"And he went off without having changed his clothes, even. He stayed away four weeks; no one knew where he had been. One evening he came back. The first question he asked me was: 'Have you heard from her?'--He looked so pale and haggard that I hardly knew him again. His eyes had sunk deep into his head and were burning like coals of fire. 'I did not find her,' he said, when we were alone in the room; 'give me wine, old one; I must drown the hellish fire that burns within me in wine.'
"I pitied the unhappy man; for I felt now only how very dearly I loved him. I told him all I knew about Maria's flight. Contrary to my expectation, he remained quite calm! 'It amounts all to the same,' he said, 'whether she is dead or not. She is dead for me; she could not help herself; she had to leave me; she was too proud to suffer herself to be treated like a dog,--I have treated her like a dog, worse than a dog,--wretch that I am!'
"He beat his forehead with his closed hand; then he threw himself into an arm-chair, put his head in his hands and sobbed. 'And yet I loved her! And I love her still!
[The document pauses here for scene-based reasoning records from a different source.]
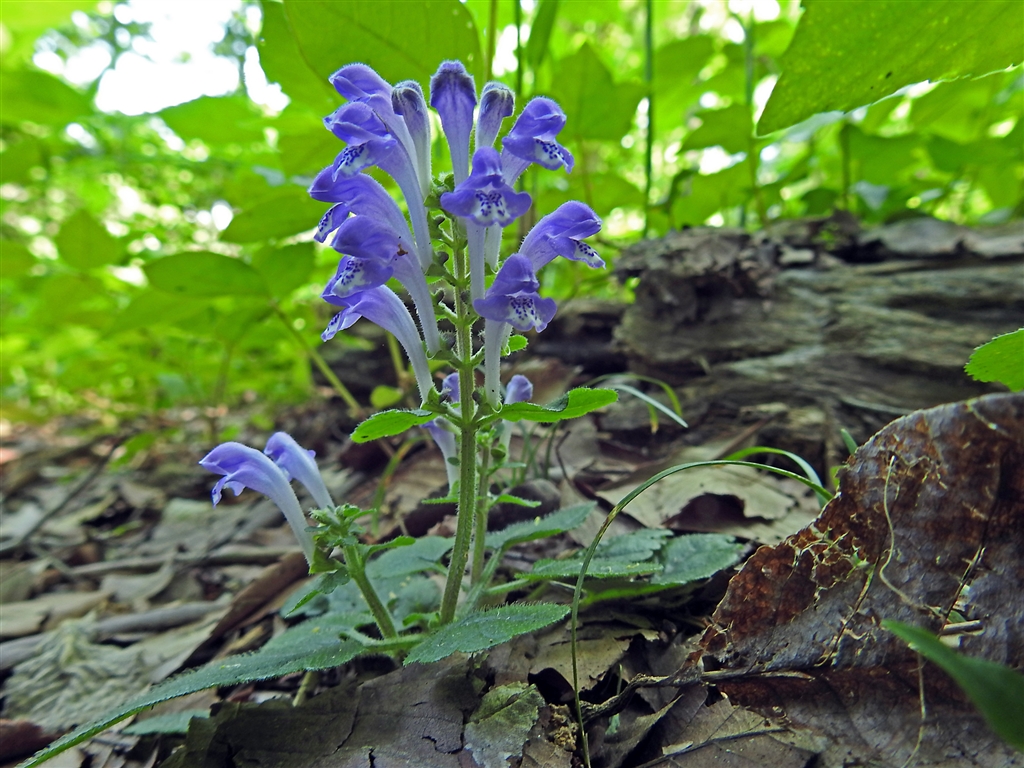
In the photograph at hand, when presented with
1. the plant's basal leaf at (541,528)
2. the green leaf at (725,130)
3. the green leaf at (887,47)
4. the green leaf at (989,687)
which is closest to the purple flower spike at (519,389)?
the plant's basal leaf at (541,528)

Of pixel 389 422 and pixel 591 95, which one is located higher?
pixel 591 95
Oh my God, my God!'
"It was a fearful sight to see wild Harald weep! I lifted up his head; he put it against my bosom and wept, as he had often wept there when he was a boy. I begged him to calm himself. I told him what Marie's last words had been: 'I forgive him all!'
"'And if she has forgiven me, I shall never forgive myself,' he cried. 'Go to bed, old one; we will talk about it tomorrow.'
"But when old Jake came into his room next morning, Harald was lying in high fever. That lasted seven days, seven terrible days. Then it was all over with Harald Grenwitz!"
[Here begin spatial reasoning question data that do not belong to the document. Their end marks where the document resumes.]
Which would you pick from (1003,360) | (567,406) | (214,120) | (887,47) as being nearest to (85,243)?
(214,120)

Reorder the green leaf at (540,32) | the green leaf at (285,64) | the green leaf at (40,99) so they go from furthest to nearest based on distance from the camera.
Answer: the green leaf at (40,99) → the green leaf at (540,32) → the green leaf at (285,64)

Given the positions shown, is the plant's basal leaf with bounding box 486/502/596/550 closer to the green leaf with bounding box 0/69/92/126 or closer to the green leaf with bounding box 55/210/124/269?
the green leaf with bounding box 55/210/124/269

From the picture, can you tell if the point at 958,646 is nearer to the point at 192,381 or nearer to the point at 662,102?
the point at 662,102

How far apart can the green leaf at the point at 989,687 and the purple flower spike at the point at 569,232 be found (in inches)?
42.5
The old woman paused, smoothed the sock she was knitting over her knee, folded it up and said:
"Well, young master, now you go home. I have to look after the children, who are sleeping in the other room on Jake's bed. It does not rain just now, but it is going to rain worse. Therefore don't stop on the way. Good-by!"
"Come!" said Oswald to Albert, who had just risen from his hard couch and was yawning and stretching his arms. "It is high time, if we mean to reach the château in time for supper. Good-by, Mother Claus."
"Good-by, good-by, young master," said the old woman.